糖度12%以上を7割 適地適作で高品質生産

画像の説明

 9月8・9の両日、和歌山県で開かれた「全国カンキツ研究大会」では、JA紀南管内は新庄、上秋津、芳養町大坊が視察地となり、田辺市新庄町の福嶋隆さんのミカン園にも全国の大会参加者が訪れた。
 新庄の国道42号からも見える福嶋さんの園地は、早生の「宮川早生」「興津早生」合わせて70㌶。マルチ被覆と土づくり、剪定等の技術で、毎年糖度12%以上のミカンを7割以上生産している。
 樹齢は35~48年。土づくりは土壌改良とホーレ深耕を重視する。自然型を基本とした整枝・剪定で独立樹に仕上げ、葉数も確保。「宮川」は連年結実、「興津」では隔年交互結実によって安定生産を図っている。

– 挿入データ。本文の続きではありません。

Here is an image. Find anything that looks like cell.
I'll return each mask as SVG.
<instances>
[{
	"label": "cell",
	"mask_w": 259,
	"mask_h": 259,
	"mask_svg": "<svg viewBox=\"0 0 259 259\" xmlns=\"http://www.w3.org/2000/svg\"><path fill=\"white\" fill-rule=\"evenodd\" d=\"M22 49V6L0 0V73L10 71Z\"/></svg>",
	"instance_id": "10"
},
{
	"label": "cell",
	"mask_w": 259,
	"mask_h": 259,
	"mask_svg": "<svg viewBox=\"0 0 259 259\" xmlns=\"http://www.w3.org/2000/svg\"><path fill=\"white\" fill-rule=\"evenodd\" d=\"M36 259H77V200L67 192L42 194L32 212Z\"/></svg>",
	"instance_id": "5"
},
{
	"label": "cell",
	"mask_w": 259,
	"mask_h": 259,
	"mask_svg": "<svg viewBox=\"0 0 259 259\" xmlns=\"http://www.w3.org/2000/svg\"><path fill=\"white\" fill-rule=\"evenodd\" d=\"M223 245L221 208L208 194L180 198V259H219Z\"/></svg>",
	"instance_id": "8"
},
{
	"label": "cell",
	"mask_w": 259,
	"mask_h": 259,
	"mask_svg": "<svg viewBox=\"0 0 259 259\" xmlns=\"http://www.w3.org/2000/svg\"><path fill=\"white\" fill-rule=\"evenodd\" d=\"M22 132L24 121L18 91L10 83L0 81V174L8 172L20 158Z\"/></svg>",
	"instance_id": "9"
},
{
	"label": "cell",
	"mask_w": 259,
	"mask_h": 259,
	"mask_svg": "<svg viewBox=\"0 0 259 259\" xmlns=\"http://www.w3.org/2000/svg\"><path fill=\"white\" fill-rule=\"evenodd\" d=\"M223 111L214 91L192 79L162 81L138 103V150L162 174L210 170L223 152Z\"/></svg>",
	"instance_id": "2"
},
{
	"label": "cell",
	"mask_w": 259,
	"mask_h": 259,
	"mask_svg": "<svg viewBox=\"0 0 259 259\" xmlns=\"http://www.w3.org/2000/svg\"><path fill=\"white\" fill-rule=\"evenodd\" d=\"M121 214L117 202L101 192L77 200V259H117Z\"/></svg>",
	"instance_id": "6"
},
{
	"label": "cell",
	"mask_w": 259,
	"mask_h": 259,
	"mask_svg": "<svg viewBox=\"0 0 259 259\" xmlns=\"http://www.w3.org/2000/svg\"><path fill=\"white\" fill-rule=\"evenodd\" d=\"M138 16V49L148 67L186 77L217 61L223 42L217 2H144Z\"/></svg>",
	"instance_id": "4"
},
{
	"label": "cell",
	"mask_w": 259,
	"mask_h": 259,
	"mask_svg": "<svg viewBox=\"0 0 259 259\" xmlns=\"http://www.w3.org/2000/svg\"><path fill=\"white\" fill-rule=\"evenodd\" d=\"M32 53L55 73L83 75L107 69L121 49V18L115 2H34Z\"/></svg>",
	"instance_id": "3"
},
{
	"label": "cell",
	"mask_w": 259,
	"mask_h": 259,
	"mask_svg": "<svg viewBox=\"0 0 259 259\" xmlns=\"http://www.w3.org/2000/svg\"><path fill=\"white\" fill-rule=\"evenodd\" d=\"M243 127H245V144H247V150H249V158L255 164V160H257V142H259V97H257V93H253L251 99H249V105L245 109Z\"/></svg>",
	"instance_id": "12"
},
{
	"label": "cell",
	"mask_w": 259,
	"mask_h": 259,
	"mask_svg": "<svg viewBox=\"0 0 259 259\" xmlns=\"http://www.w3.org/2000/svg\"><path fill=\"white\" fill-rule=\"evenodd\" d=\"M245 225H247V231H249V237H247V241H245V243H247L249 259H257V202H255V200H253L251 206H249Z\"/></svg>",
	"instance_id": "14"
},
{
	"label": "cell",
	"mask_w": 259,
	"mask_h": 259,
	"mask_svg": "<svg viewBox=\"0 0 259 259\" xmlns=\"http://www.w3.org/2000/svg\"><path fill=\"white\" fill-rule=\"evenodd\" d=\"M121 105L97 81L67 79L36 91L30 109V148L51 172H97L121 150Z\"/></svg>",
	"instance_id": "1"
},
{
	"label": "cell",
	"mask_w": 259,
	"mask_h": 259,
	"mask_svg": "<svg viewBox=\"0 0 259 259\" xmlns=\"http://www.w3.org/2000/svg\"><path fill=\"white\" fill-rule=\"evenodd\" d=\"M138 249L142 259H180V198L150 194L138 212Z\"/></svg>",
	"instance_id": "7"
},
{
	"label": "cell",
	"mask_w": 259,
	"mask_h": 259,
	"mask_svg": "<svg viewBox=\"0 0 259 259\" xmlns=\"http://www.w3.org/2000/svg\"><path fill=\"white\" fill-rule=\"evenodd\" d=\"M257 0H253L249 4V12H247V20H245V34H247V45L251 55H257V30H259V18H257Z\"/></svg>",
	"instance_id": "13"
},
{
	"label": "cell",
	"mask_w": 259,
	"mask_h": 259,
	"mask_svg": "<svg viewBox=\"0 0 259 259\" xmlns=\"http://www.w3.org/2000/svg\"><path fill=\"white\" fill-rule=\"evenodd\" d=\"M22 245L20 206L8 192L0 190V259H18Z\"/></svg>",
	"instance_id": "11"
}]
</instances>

 環境に配慮した農業もめざしている。虫害対策の農薬散布を減らそうと、園内外に防虫・捕虫灯を設置。虫を寄せ付けない効果のある黄色い光の物は園内に、誘引して捕虫する青色の光の物は園外に設置し、2種類を使い分けている。
 福嶋さんは平成4年まで旧JA紀南の営農指導員だった。就農後は父の伝兵衛さんから経営を移譲された。現在ミカン1・25㌶、梅1・15㌶等の果樹複合経営で、妻と両親の4人で農業を営む。
 「栽培技術も大切だが、ミカンに向いている畑を見極めることが先決」と〝適地適作〟をミカン作りのツボととらえる。その条件をクリアしたうえで、技術や資材を投入し、うまさをとことん追求してきた。
 高品質栽培に欠かせないマルチ栽培も、当初は「マルチに頼らず自然条件下での栽培で勝負したかった」。しかし、温暖化などの気象条件の変化、木熟させての高糖度生産に効果的に対応するため、平成9年からマルチを導入した。いまでは納得の栽培技術だという。
 マルチの被覆効果は、糖度と着色増進が一般的に言われるが、福嶋さんはそれ以上に浮き皮防止や適正な果実肥大、フトコロまでの味のそろいなどのメリットを強調する。
 また、生産だけでなく、地道な消費拡大活動も重要だと考えている。中でも「地元にすばらしい産業があることを子どもたち、特に非農家の方に知ってほしい」と、小学校のミカン狩り体験も受け入れている。
 JA紀南の中央選果場の運営委員長や生販・部会の役員も務めてきた。今後の紀南ミカンの展望については「とにかくミカン作りを好きになること。買っていただける方に『おいしい』『また食べたい』と思ってもらえるようなミカンを作るのが産地の使命だろう」と語る。